---------- Reading passage ----------

Chen Disi, Director of Public Affairs at Alibaba Intelligent Information Business Group, shared the challenges and practices of large internet companies in AI safety governance. Quark is Alibaba's flagship AI application, integrating tools such as AI search, AI writing, AI problem-solving, AI health assistant, AI image generation, AI PPT, and AI resume to create an all-around AI assistant for users' work, study, and life. In terms of governance, Quark has built a strategy, capability, and organizational system covering the entire process to create safe and reliable AI applications: for instance, embedding governance into the full link, using AI to govern AI to enhance safety capabilities, and employing problem-driven security operations for real-time prevention. The interactive service model of large models brings diversification of compliance subjects, and the capability for self-learning makes data hunger a norm. Director Chen suggested that enterprises should proactively improve model safety awareness and risk control capabilities and implement AI labeling to guarantee users' right to know; the industry could share high-quality datasets like malicious samples; and he expressed hope for the speedy release of guidelines on safety liability division among diverse subjects to promote healthy and orderly industry development.

Chen Disi, Director of Public Affairs at Alibaba Intelligent Information Business Group

Xu Qi, Deputy Secretary-General of the Shanghai Artificial Intelligence Industry Association, introduced Shanghai's industrial development in the AI field. Shanghai possesses a full-stack technical system ranging from infrastructure, chips, and computing clusters to foundation models and application scenarios, laying a foundation for comprehensive governance. In this context, the key role of the AI Industry Association in linking and empowering the industrial ecosystem should be fully leveraged to promote the development of the AI industry. Subsequently, Deputy Secretary-General Xu shared several thoughts: first, AI ethical governance cannot be separated from innovation, productization, and commercialization across technology, ecology, and industry. Second, standards are crucial, and enterprises should run fast with small steps to drive underlying innovation and external cooperation. Third, he suggested establishing an AI export practice base to provide all-around support for domestic large models and AI-related products in applying and serving overseas markets. Fourth, he proposed leveraging Shanghai to promote the export of open-source and inclusive AI products to the Global South, empowering them with infrastructure and models through open co-construction of international scenarios and deepening cooperation with Global South nations.

Xu Qi, Deputy Secretary-General of the Shanghai Artificial Intelligence Industry Association

Hui Zhibin, Director of the Internet Research Center at the Shanghai Academy of Social Sciences, explained his understanding of AI governance work from macro and strategic perspectives. First, AI governance is a dynamically evolving process where new technologies constantly spawn new governance issues. Second, there is a game of concepts among nations regarding AI governance. From a strategic judgment, China must possess sufficient institutional confidence and strategic focus, adhere to the path of open cooperation, and provide more public goods for AI governance on the international stage. Third, AI governance is a trust issue in the digital world, and China can promote mutual trust and consensus on a broader scale through technical trust. Based on this, Director Hui suggested further thematic research on the development dilemmas and security risks caused by the development of artificial intelligence technology, as well as promoting deep interaction and cooperation between academia and industry.

---------- Extracted information ----------

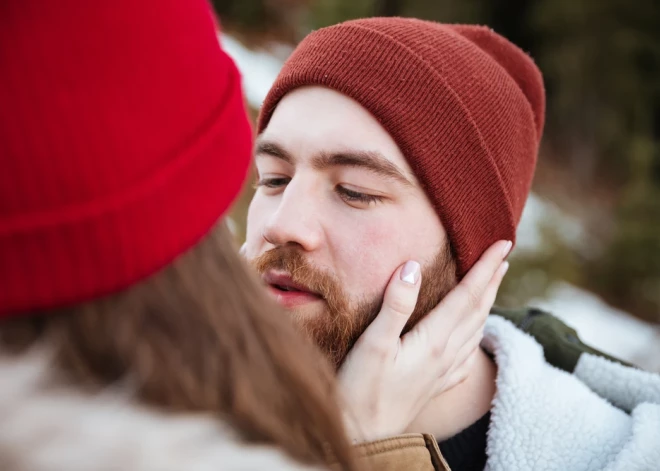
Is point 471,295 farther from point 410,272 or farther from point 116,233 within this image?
point 116,233

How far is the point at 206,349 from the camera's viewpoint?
2.84 ft

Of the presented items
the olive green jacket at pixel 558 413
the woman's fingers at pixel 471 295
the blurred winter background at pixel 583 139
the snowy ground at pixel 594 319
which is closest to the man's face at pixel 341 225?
the woman's fingers at pixel 471 295

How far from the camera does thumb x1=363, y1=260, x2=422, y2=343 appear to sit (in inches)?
72.1

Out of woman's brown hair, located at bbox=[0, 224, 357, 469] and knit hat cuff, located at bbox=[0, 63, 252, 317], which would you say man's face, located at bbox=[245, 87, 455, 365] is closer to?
woman's brown hair, located at bbox=[0, 224, 357, 469]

----------

_Exercise instructions:_
- 1) Please answer these questions from the summary of AI governance remarks:
(a) How does the summary describe Quark's place among Alibaba's products?
(b) Of which organization is Xu Qi Deputy Secretary-General?
(c) According to Hui Zhibin's second point, what is there among nations regarding AI governance?
- 2) List every tool that the summary of AI governance remarks says Quark integrates.
- 3) Carry on the summary of AI governance remarks from where it stops.

_Answers to the tasks:_
- 1)
(a) Quark is Alibaba's flagship AI application.
(b) The Shanghai Artificial Intelligence Industry Association.
(c) A game of concepts.

- 2) AI search, AI writing, AI problem-solving, AI health assistant, AI image generation, AI PPT, AI resume

- 3)
Hui Zhibin, Director of the Internet Research Center at the Shanghai Academy of Social Sciences

Zhu Rongsheng, Senior Researcher at Qiyuan Insight Think Tank, argued that promoting the AI governance industry could be an opportunity to alleviate the insufficiency of AI commercial profitability. Shanghai's promotion and development of the AI governance industry can improve technical safety, create economic value, and help shape China’s image as a responsible major power internationally. He believed that the establishment of the Center for Global AI Innovative Governance (CGAIG) is an important step for China to participate responsibly in global governance, which not only helps drive the global AI governance process but also allows China's good practices to go global while introducing advanced international development and governance experiences.

Zhu Rongsheng, Senior Researcher at Qiyuan Insight Think Tank

Xiao Yanghua, a Professor at the School of Computer Science and Technology at Fudan University, offered deeper reflections on governance based on the essence of AI development. First, Professor Xiao emphasized the need to clarify concepts and distinguish between problems inherent to human society and governance issues native to AI. Second, this AI revolution is fundamentally different from previous industrial revolutions; AI is beginning to partially replace humans in cognition and decision-making, making it a revolution of the cognitive subject. Third, governance and development are not simply opposites; good governance can protect sustained and healthy technological innovation. Finally, strategic height should be raised, as AI governance is not merely technical governance but concerns the future direction of human civilization. Based on this, Xiao proposed suggestions such as establishing a risk classification governance system for AI, designing governance systems around different stages of AI development, increasing interdisciplinary research efforts, remaining vigilant against potential risks in the process of AI application, and forming a consensus-based AI governance framework.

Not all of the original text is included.